What is being asked: Retype the rows below word for word, from the line with "What is the physical" to the line with "the puppy's paw at (237,162) →", including both of those lines.

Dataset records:
-------------------------

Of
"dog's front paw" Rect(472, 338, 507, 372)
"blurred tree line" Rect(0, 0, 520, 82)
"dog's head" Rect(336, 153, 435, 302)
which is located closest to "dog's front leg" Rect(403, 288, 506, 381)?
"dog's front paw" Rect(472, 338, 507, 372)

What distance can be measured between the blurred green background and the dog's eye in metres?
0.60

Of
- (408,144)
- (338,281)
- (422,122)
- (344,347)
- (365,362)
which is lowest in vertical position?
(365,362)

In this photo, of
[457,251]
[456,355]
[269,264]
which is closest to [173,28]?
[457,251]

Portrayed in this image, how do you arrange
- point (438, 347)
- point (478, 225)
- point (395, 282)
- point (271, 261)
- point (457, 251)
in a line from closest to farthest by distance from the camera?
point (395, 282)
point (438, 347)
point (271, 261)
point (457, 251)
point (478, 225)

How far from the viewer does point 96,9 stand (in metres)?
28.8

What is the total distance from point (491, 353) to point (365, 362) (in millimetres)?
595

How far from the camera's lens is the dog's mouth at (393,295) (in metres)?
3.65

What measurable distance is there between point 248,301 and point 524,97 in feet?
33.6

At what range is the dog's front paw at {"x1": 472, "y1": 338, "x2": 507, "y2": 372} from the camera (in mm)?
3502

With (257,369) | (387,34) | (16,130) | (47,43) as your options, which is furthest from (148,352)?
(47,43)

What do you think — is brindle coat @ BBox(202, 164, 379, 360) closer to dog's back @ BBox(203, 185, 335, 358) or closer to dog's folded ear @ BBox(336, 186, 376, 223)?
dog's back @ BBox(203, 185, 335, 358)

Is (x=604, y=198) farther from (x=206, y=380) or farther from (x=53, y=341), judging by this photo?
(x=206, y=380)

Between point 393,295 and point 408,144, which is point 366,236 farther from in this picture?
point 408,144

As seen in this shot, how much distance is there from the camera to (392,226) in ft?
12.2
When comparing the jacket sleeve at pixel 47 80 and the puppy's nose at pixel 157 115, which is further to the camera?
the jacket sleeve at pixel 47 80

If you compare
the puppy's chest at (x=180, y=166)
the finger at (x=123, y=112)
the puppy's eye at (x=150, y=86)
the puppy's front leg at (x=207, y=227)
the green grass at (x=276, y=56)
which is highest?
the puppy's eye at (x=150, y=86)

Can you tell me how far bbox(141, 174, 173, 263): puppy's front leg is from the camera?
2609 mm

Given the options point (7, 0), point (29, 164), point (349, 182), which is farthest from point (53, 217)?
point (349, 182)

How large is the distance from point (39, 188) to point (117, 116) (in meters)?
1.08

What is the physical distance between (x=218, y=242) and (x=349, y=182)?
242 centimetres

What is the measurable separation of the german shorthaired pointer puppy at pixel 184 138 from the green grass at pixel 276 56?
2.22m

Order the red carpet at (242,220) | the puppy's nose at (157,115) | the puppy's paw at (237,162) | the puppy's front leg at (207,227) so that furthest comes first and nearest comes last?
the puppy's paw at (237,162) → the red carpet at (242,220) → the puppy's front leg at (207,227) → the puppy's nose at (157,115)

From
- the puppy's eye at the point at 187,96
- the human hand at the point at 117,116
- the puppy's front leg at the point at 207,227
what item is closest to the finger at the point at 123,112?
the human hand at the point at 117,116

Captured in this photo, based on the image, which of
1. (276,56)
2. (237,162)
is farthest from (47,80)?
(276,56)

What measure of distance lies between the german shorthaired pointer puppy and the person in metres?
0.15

-------------------------

Solution:
What is the physical distance between (x=218, y=242) and (x=349, y=182)?
242 centimetres

What is the measurable separation of the german shorthaired pointer puppy at pixel 184 138 from the green grass at pixel 276 56?
2.22m

Order the red carpet at (242,220) | the puppy's nose at (157,115) | the puppy's paw at (237,162) | the puppy's front leg at (207,227) so that furthest comes first and nearest comes last?
the puppy's paw at (237,162) → the red carpet at (242,220) → the puppy's front leg at (207,227) → the puppy's nose at (157,115)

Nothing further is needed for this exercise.